> Extrait du texte

<<<<

Pour Kamila, la rivale de Ruzena (donc la femme du trompettiste), il en est tout autrement. N’ayant pas eu d’enfants, souffrant d’une maladie incurable, elle obtient le droit de penser à sa mère. Kamila, à l’instar d’un groupe de personnages composé par ailleurs de Tereza (L’Insoutenable légèreté de l’être), Rachid (La Répudiation) et Mehdi (L’Insolation), est hantée par la figure maternelle. Dans les rapports de ces protagonistes avec le monde extérieur, cette hantise se transforme en besoin pathologique d’amour. Kamila et Tereza manifestent leur tourmente par la jalousie et la possessivité, alors que Rachid et Mehdi le font par la solitude. L’inadéquation des exigences de ces personnages et des possibilités que leur offrent leurs génitrices est à l’origine du détournement, dans le récit, de l’image traditionnelle d’une mère protectrice.

>>>>

> Votre objectif
Répondez aux questions suivantes d'après l'extrait :
(a) De qui Kamila est-elle la rivale ?
(b) Dans quelle œuvre figure le personnage de Tereza ?
(c) Par quoi Rachid et Mehdi manifestent-ils leur tourmente ?

> Données fournies
<<<<

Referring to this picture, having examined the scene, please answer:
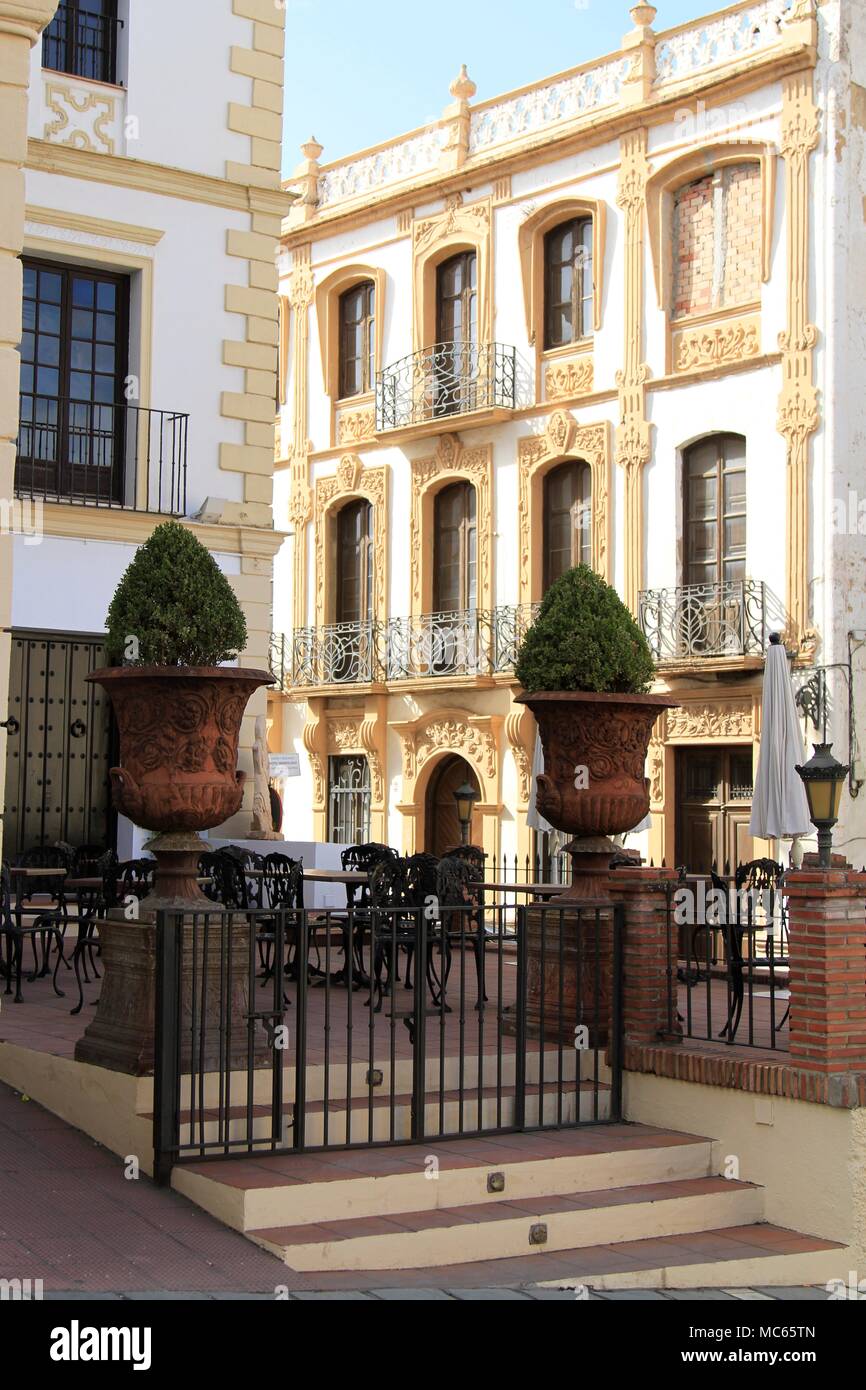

>>>>

> Corrigé de l'exercice
(a) Kamila est la rivale de Ruzena.
(b) Tereza figure dans L'Insoutenable légèreté de l'être.
(c) Rachid et Mehdi manifestent leur tourmente par la solitude.